[Collection entries]
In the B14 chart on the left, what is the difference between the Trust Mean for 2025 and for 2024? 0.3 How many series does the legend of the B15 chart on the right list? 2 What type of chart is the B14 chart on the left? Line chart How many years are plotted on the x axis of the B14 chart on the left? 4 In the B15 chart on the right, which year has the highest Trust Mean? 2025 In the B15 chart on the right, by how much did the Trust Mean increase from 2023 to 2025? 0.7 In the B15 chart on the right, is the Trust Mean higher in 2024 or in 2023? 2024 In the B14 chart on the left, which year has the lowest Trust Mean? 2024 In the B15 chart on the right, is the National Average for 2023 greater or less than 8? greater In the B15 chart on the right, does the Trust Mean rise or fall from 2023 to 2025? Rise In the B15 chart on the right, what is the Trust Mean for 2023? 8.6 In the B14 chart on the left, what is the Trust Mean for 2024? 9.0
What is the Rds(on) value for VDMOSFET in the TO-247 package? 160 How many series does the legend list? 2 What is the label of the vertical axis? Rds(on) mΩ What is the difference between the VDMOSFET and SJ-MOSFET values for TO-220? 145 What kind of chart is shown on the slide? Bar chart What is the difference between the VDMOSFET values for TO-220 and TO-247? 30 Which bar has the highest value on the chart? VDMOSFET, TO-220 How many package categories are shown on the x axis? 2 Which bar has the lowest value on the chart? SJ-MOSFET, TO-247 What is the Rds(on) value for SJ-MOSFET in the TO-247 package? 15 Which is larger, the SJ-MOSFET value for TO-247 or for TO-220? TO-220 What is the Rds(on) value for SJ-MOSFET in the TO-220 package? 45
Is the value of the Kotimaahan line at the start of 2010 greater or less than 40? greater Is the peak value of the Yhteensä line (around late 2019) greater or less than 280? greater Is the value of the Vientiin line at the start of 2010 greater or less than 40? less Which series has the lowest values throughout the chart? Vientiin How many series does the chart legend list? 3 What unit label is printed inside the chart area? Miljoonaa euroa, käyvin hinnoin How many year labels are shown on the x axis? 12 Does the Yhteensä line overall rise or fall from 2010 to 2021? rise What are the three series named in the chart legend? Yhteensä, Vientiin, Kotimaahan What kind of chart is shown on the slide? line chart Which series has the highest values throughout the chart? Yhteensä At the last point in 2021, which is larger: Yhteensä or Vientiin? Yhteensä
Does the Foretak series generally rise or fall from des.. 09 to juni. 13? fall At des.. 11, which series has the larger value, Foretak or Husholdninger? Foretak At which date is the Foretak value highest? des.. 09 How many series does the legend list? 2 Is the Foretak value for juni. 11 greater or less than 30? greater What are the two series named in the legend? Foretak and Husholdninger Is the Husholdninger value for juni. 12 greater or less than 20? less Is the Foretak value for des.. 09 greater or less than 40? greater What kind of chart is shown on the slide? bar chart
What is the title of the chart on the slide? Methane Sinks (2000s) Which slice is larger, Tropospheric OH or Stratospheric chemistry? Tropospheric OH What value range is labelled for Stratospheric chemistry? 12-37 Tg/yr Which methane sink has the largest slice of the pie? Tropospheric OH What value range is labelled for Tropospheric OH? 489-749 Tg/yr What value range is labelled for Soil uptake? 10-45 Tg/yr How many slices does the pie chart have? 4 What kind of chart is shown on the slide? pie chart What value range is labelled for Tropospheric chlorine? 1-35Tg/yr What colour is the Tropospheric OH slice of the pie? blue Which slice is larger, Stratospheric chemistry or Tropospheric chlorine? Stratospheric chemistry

### Exercise details
Print the listing above line for line, without any changes.

### Written solution
In the B14 chart on the left, what is the difference between the Trust Mean for 2025 and for 2024? 0.3 How many series does the legend of the B15 chart on the right list? 2 What type of chart is the B14 chart on the left? Line chart How many years are plotted on the x axis of the B14 chart on the left? 4 In the B15 chart on the right, which year has the highest Trust Mean? 2025 In the B15 chart on the right, by how much did the Trust Mean increase from 2023 to 2025? 0.7 In the B15 chart on the right, is the Trust Mean higher in 2024 or in 2023? 2024 In the B14 chart on the left, which year has the lowest Trust Mean? 2024 In the B15 chart on the right, is the National Average for 2023 greater or less than 8? greater In the B15 chart on the right, does the Trust Mean rise or fall from 2023 to 2025? Rise In the B15 chart on the right, what is the Trust Mean for 2023? 8.6 In the B14 chart on the left, what is the Trust Mean for 2024? 9.0
What is the Rds(on) value for VDMOSFET in the TO-247 package? 160 How many series does the legend list? 2 What is the label of the vertical axis? Rds(on) mΩ What is the difference between the VDMOSFET and SJ-MOSFET values for TO-220? 145 What kind of chart is shown on the slide? Bar chart What is the difference between the VDMOSFET values for TO-220 and TO-247? 30 Which bar has the highest value on the chart? VDMOSFET, TO-220 How many package categories are shown on the x axis? 2 Which bar has the lowest value on the chart? SJ-MOSFET, TO-247 What is the Rds(on) value for SJ-MOSFET in the TO-247 package? 15 Which is larger, the SJ-MOSFET value for TO-247 or for TO-220? TO-220 What is the Rds(on) value for SJ-MOSFET in the TO-220 package? 45
Is the value of the Kotimaahan line at the start of 2010 greater or less than 40? greater Is the peak value of the Yhteensä line (around late 2019) greater or less than 280? greater Is the value of the Vientiin line at the start of 2010 greater or less than 40? less Which series has the lowest values throughout the chart? Vientiin How many series does the chart legend list? 3 What unit label is printed inside the chart area? Miljoonaa euroa, käyvin hinnoin How many year labels are shown on the x axis? 12 Does the Yhteensä line overall rise or fall from 2010 to 2021? rise What are the three series named in the chart legend? Yhteensä, Vientiin, Kotimaahan What kind of chart is shown on the slide? line chart Which series has the highest values throughout the chart? Yhteensä At the last point in 2021, which is larger: Yhteensä or Vientiin? Yhteensä
Does the Foretak series generally rise or fall from des.. 09 to juni. 13? fall At des.. 11, which series has the larger value, Foretak or Husholdninger? Foretak At which date is the Foretak value highest? des.. 09 How many series does the legend list? 2 Is the Foretak value for juni. 11 greater or less than 30? greater What are the two series named in the legend? Foretak and Husholdninger Is the Husholdninger value for juni. 12 greater or less than 20? less Is the Foretak value for des.. 09 greater or less than 40? greater What kind of chart is shown on the slide? bar chart
What is the title of the chart on the slide? Methane Sinks (2000s) Which slice is larger, Tropospheric OH or Stratospheric chemistry? Tropospheric OH What value range is labelled for Stratospheric chemistry? 12-37 Tg/yr Which methane sink has the largest slice of the pie? Tropospheric OH What value range is labelled for Tropospheric OH? 489-749 Tg/yr What value range is labelled for Soil uptake? 10-45 Tg/yr How many slices does the pie chart have? 4 What kind of chart is shown on the slide? pie chart What value range is labelled for Tropospheric chlorine? 1-35Tg/yr What colour is the Tropospheric OH slice of the pie? blue Which slice is larger, Stratospheric chemistry or Tropospheric chlorine? Stratospheric chemistry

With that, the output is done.